EXCERPT:
I believe flattersatz refers to left aligned, ragged right, but more beautiful than what a page layout app normally does.

More info here: https://typeschool.de/typografie-flattersatz-soll-flattern/

Here's a script for InDesign to achieve this: https://github.com/freder/extendscripts/blob/master/indesign/flattersatz/readme.md

Without scripting, we don't have a way to do this. Turning on hyphenation and then manually adjusting hyphenation and spacing is the only option.

The script is a hack. There may be better scripts to accomplish this, but even that (great) website talks about it being a manual process using the single line composer in ID.

Here's a screenshot of how the script accomplishes what it does. I've commented out a couple lines in the script in order to show what it is doing:

Capture_001174.png.5a45a4409a27f2f18f350796be15c3d5.png

The script works by inserting graphic lines on the baseline (which are not an in-line graphic and so can be moved) at the frame's edge. The lines have wrap applied, the entire text has transparency applied and the lines use the Paper Color--something that Affinity applications do not have. So even with scripting, there would be that issue. 

The script does have a "variance" setting for the line lengths, my example is using 0 variance so it looks too even compared to adjusting the variance, but the manual, proper process, as shown at the website you linked to cannot easily be accomplished via the script.

PROMPT:
Render this sentence from the flattersatz post above in German: "Turning on hyphenation and then manually adjusting hyphenation and spacing is the only option."

EXTRACTED RECORDS:
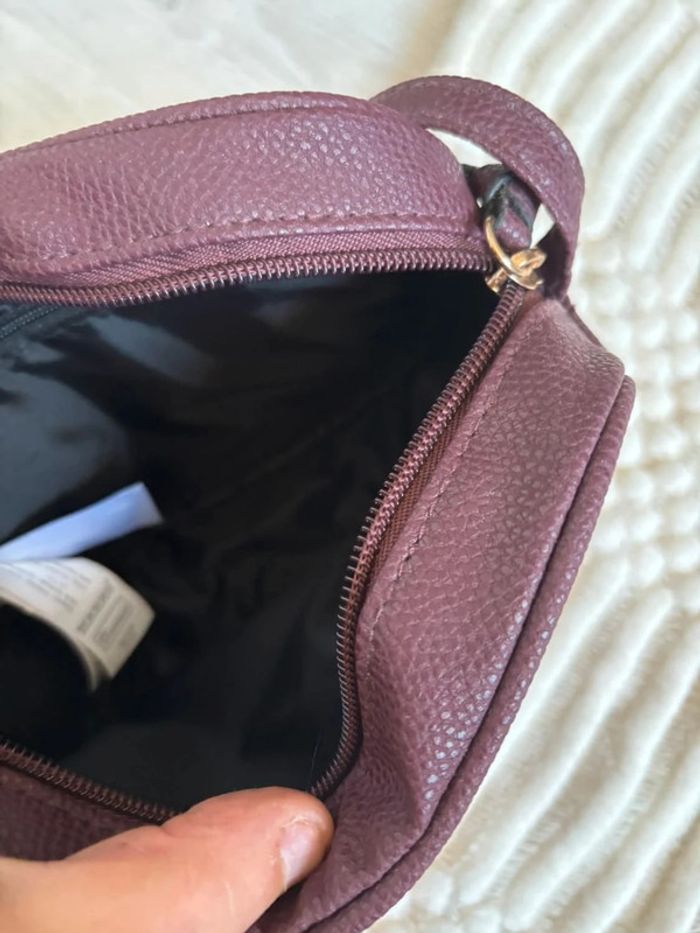 Petit sac à main couleur prune - photo numéro 6
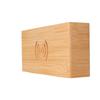 Wooden Digital Alarm Clock Wireless Charging Multifunction Fashionable Exquisite Bamboo LED Clock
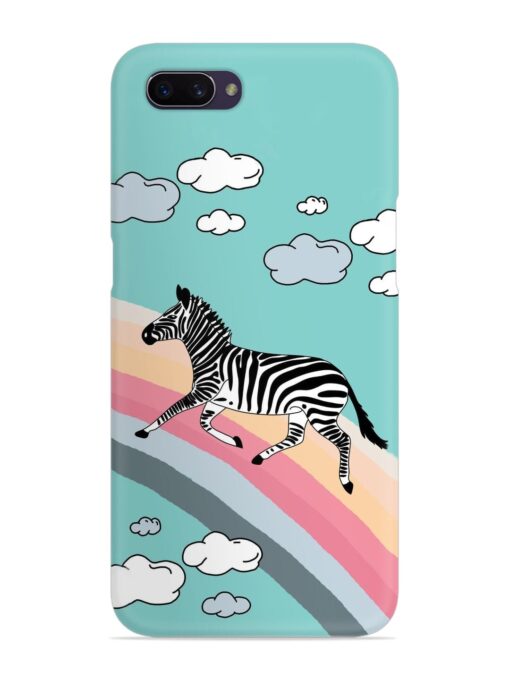 Running Zebra Snap Case for Oppo A3S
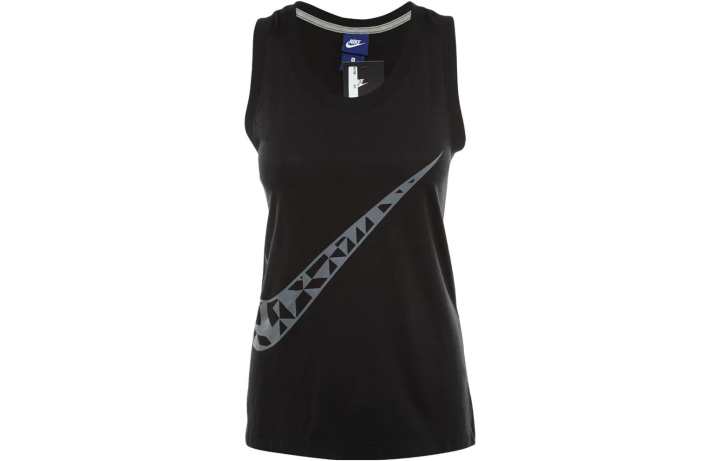 Nike Nike Tank Tops Men's Black Crew Neck Moderate Straight Fit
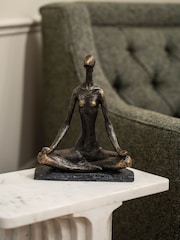 Libra Interiors Bronze Yoga Pose Sculpture - Image 1 of 6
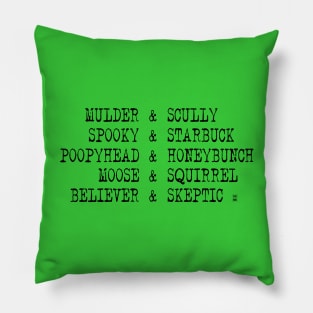 Nicknames Pillow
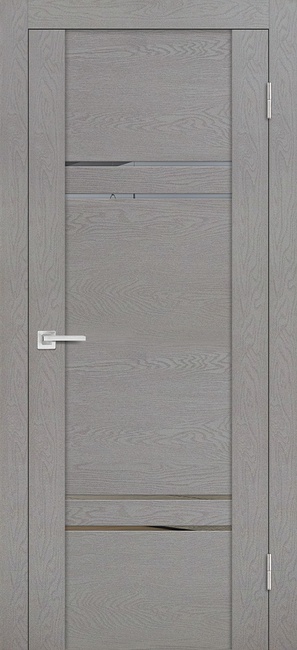 PST 5 soft touch, серый ясень 600*2000 стекло зеркало тонированное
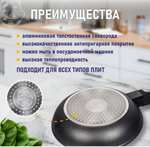 Сковорода для индукционных плит PLOVER, 20 см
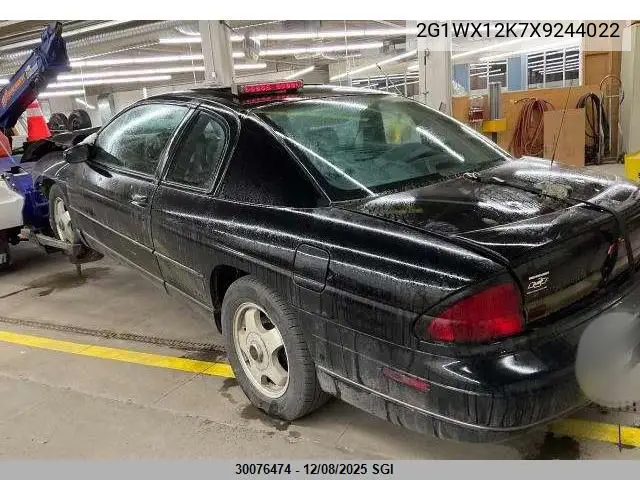 2G1WX12K7X9244022 1999 Chevrolet Monte Carlo Z34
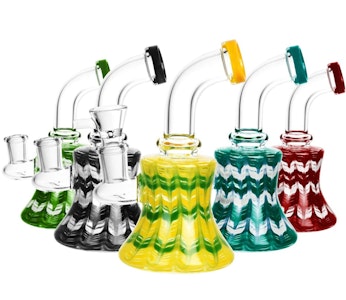 Accessories - 5.5" Tie-Dye Effect Mini Water Pipe 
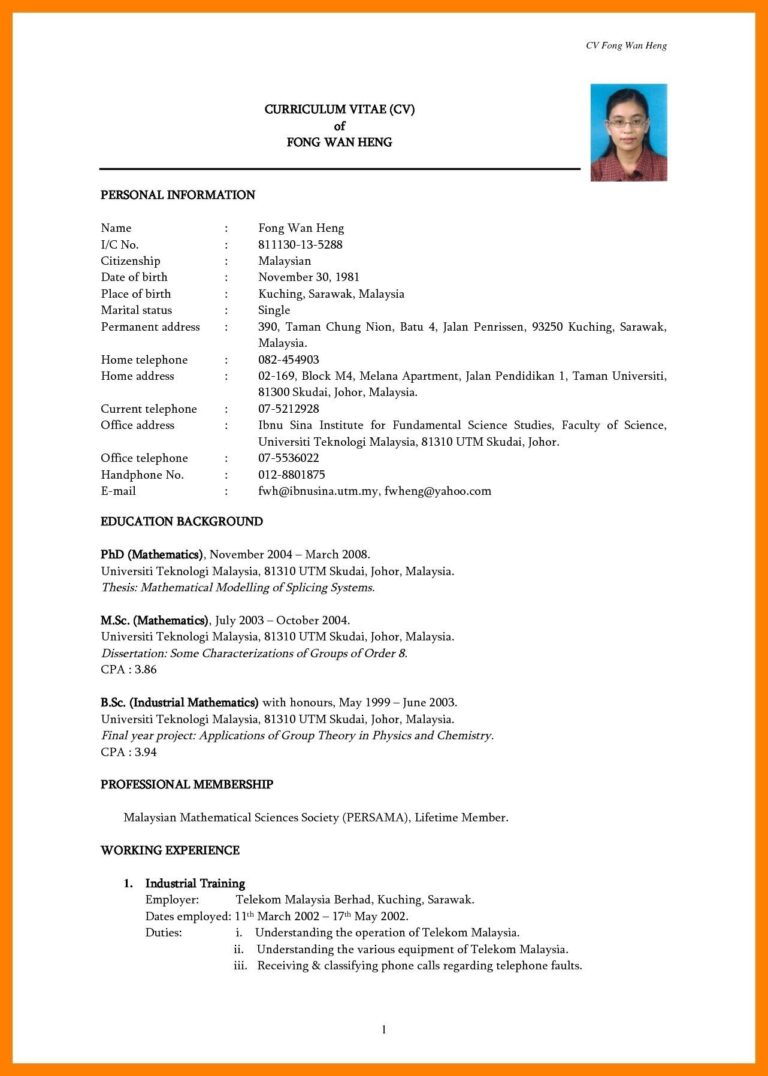 Simple Resume Method Resume Templates Simple (3) - TEMPLATES EXAMPLE | TEMPLATES EXAMPLE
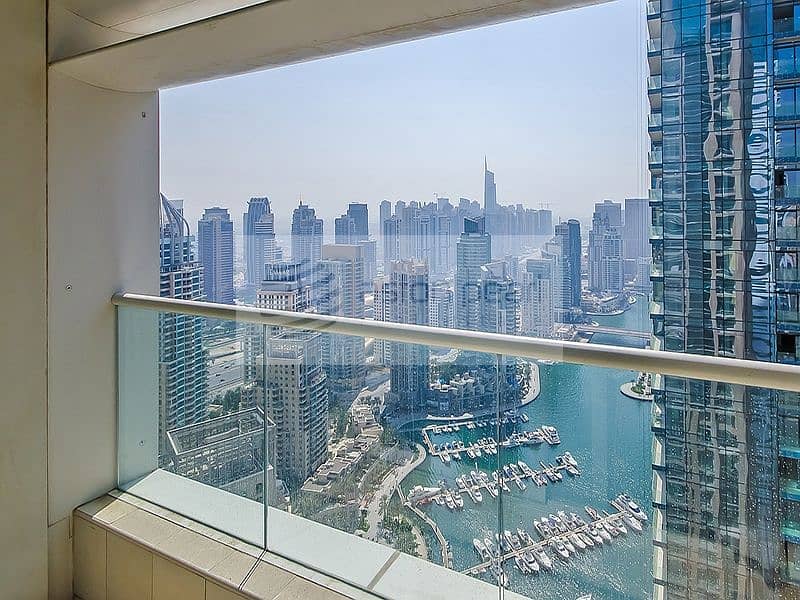 3BR with Balcony| On High Floor | Full Marina View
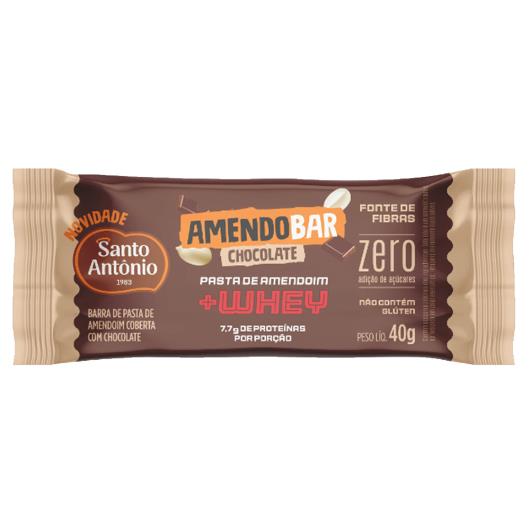 Barra de Proteína Chocolate + Whey Zero Adição de Açúcares Santo Antônio 40g - Imagem em destaque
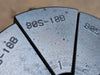 Hose Crimping Die Set, 18mm Bore x 56mm Length, 80S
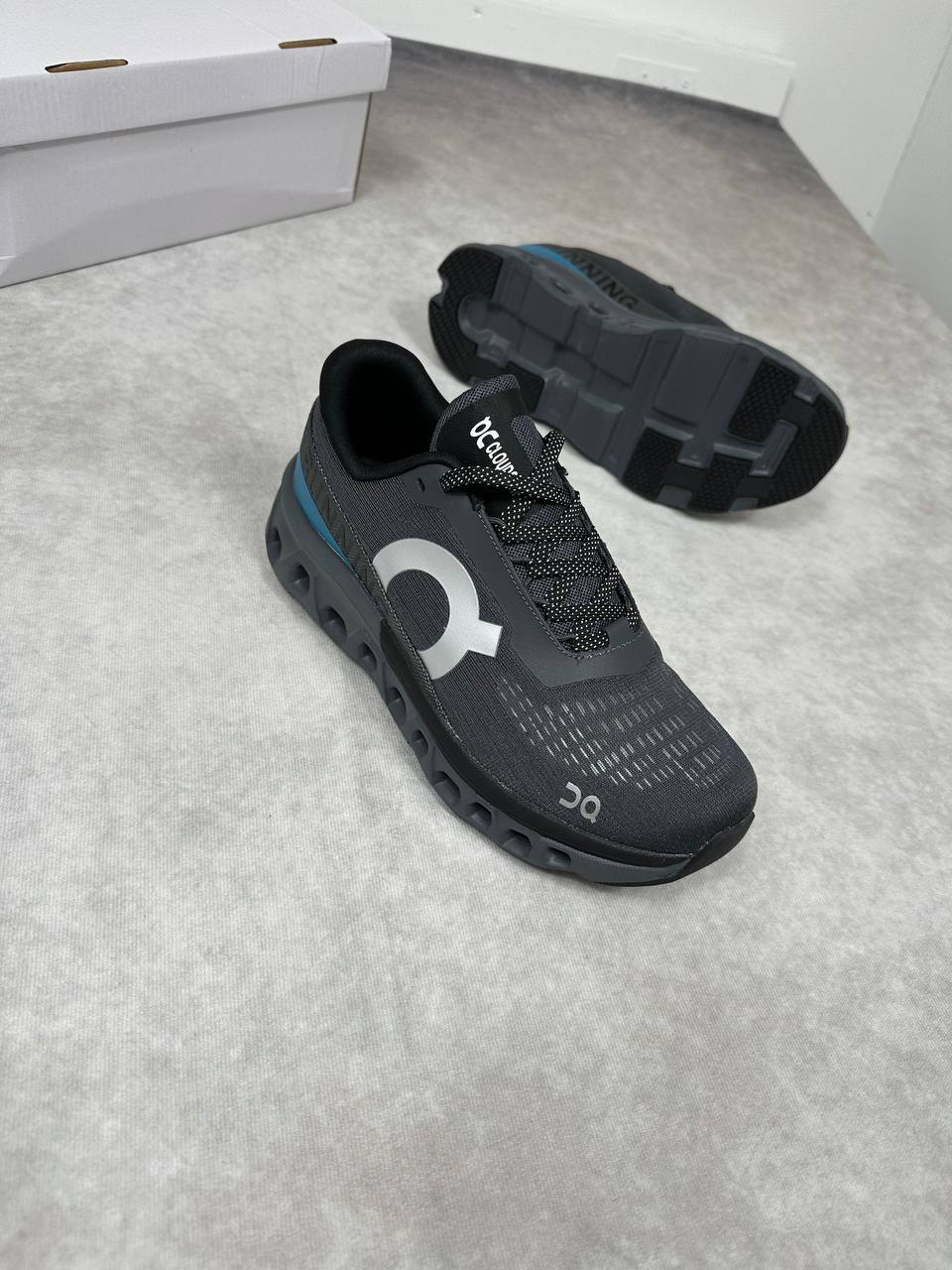 On Cloudmonster 2 Asphalt / Iron Mens Trainers Best Sale UK Reps AAA Quality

TASK RESPONSE:
Die Silbentrennung einzuschalten und dann Silbentrennung und Abstände manuell anzupassen, ist die einzige Möglichkeit.